EXCERPT TO READ:
--
Hugh Anderson Haralson (November 13, 1805 – September 25, 1854) was an American farmer, lawyer and politician based in Lagrange, Georgia.

Early years and education
Hugh Haralson was born November 13, 1805, in Greene County, Georgia. He graduated from Franklin College of Arts and Sciences (University of Georgia). After graduation, Haralson was admitted to the bar by way of a special act of the Legislature, because he was under the age of twenty-one.

Political and military careers
Haralson first served in the Georgia House of Representatives, at age 26, from 1831 to 1832. He was next elected to the Georgia State Senate in 1836, and served from 1837 to 1838.  He was commissioned as a major general in the Georgia Militia, 9th Division, in 1838. Haralson was originally a member of the Whig Party, but left when that party advocated for a restoration of the Bank of the United States, something that Haralson was opposed to because of his Jeffersonian leanings. Haralson subsequently joined the Democratic Party and stood for election to Congress under that banner. Despite the fact that Georgia voted overwhelmingly for the Whig party, in 1840, Haralson was elected as a Democrat two years later. Haralson represented Georgia in the U.S. Congress from 1843 to 1851, where he was chairman of the Committee on Military Affairs during the Mexican–American War. He was the father-in-law of the famous Confederate General, and Georgia governor John B. Gordon.
--
TO-DO LIST:
1. Name every legislative body that the Haralson biography says he served in.
2. Write the next paragraph of the Haralson biography, picking up right after its final sentence.

RAW DATA:
--
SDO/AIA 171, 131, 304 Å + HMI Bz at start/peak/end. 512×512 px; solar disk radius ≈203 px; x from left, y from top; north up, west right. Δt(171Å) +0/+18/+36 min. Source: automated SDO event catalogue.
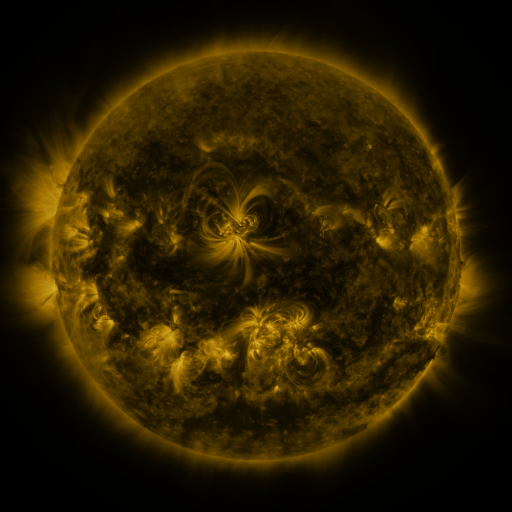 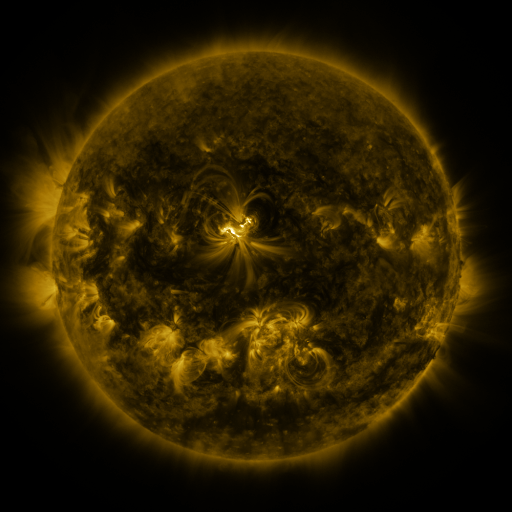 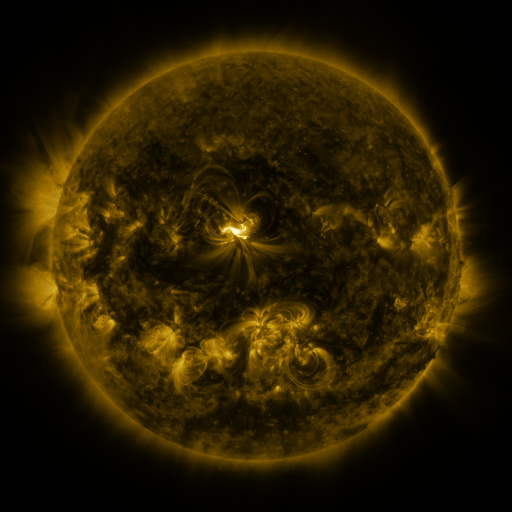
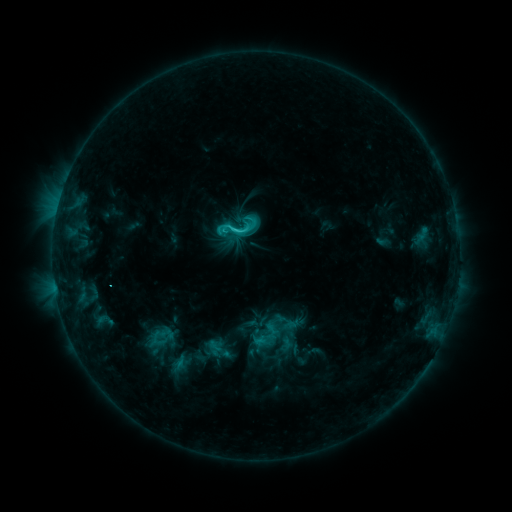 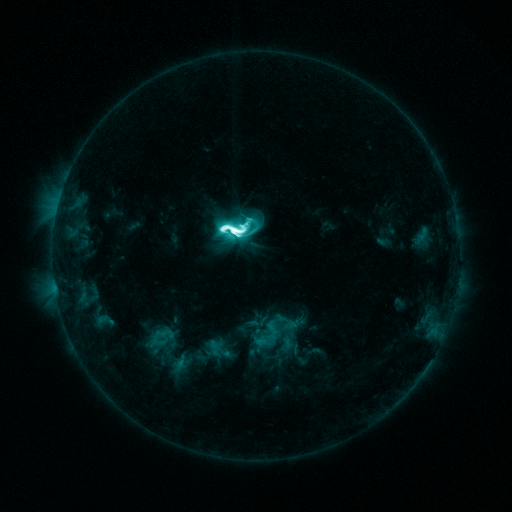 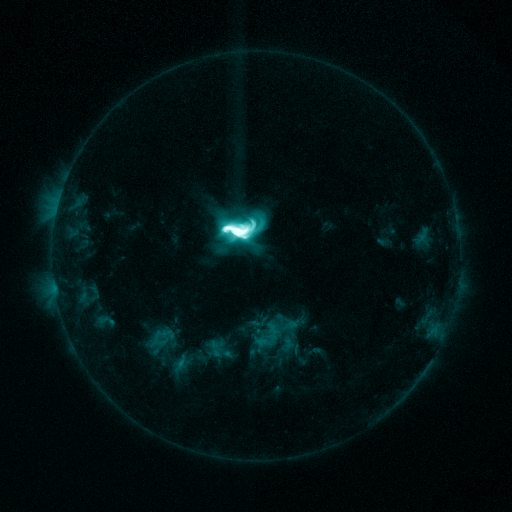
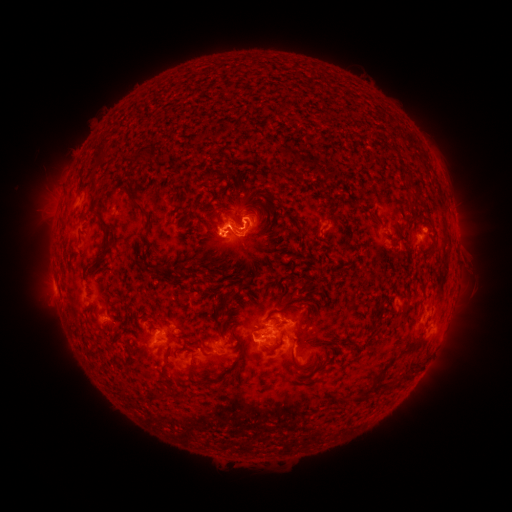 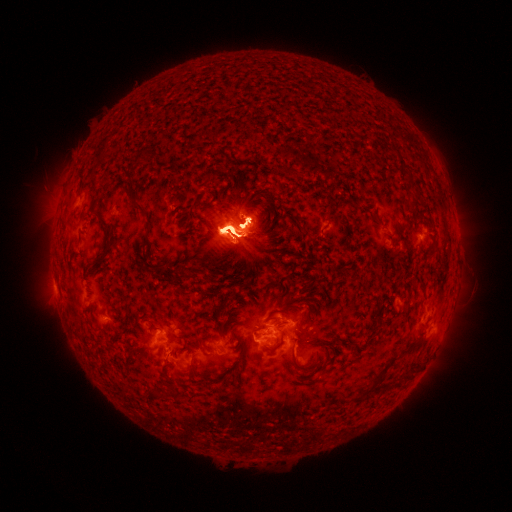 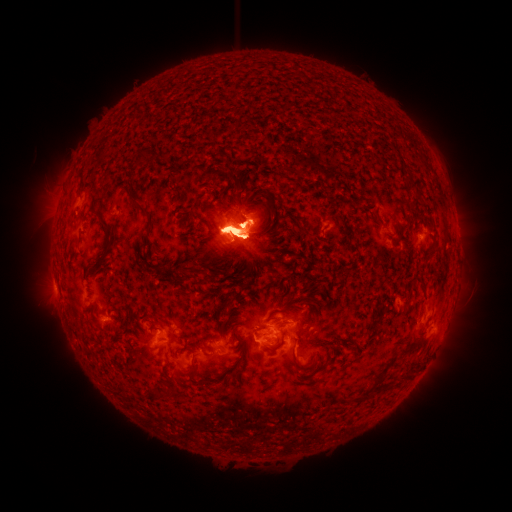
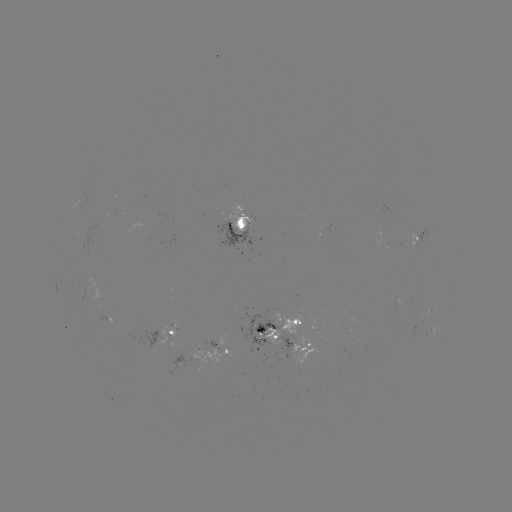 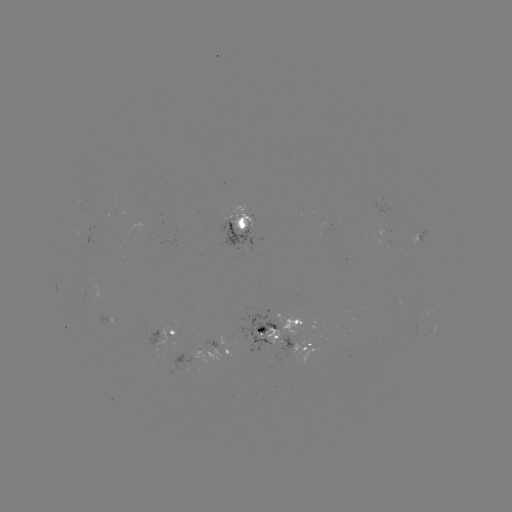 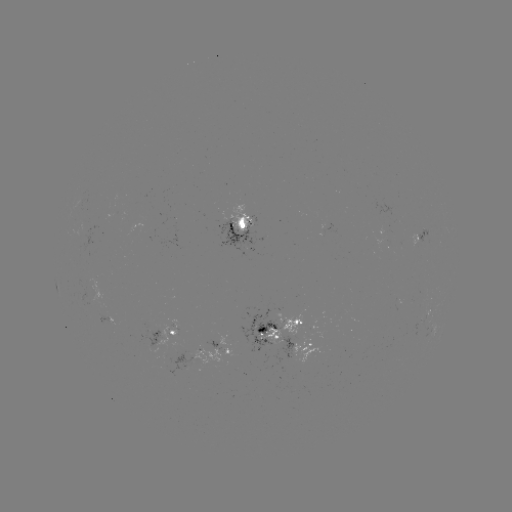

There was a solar eruption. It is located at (237, 235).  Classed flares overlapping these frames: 1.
--
RESPONSES:
1. Georgia House of Representatives, Georgia State Senate, U.S. Congress

2.
Death and legacy
Hugh A. Haralson died September 25, 1854, in LaGrange, Georgia. Haralson County, Georgia and the city of Haralson, Georgia in Coweta County, are named in his honor.

References

External links
 Hugh Anderson Haralson Letterbook – Atlanta History Center
 
 Smith, Gordon Burns, History of the Georgia Militia, 1783–1861, Volume One, Campaigns and Generals, Boyd Publishing, 2000.

1805 births
1854 deaths
Democratic Party Georgia (U.S. state) state senators
Georgia (U.S. state) lawyers
Democratic Party members of the Georgia House of Representatives
University of Georgia alumni
Democratic Party members of the United States House of Representatives from Georgia (U.S. state)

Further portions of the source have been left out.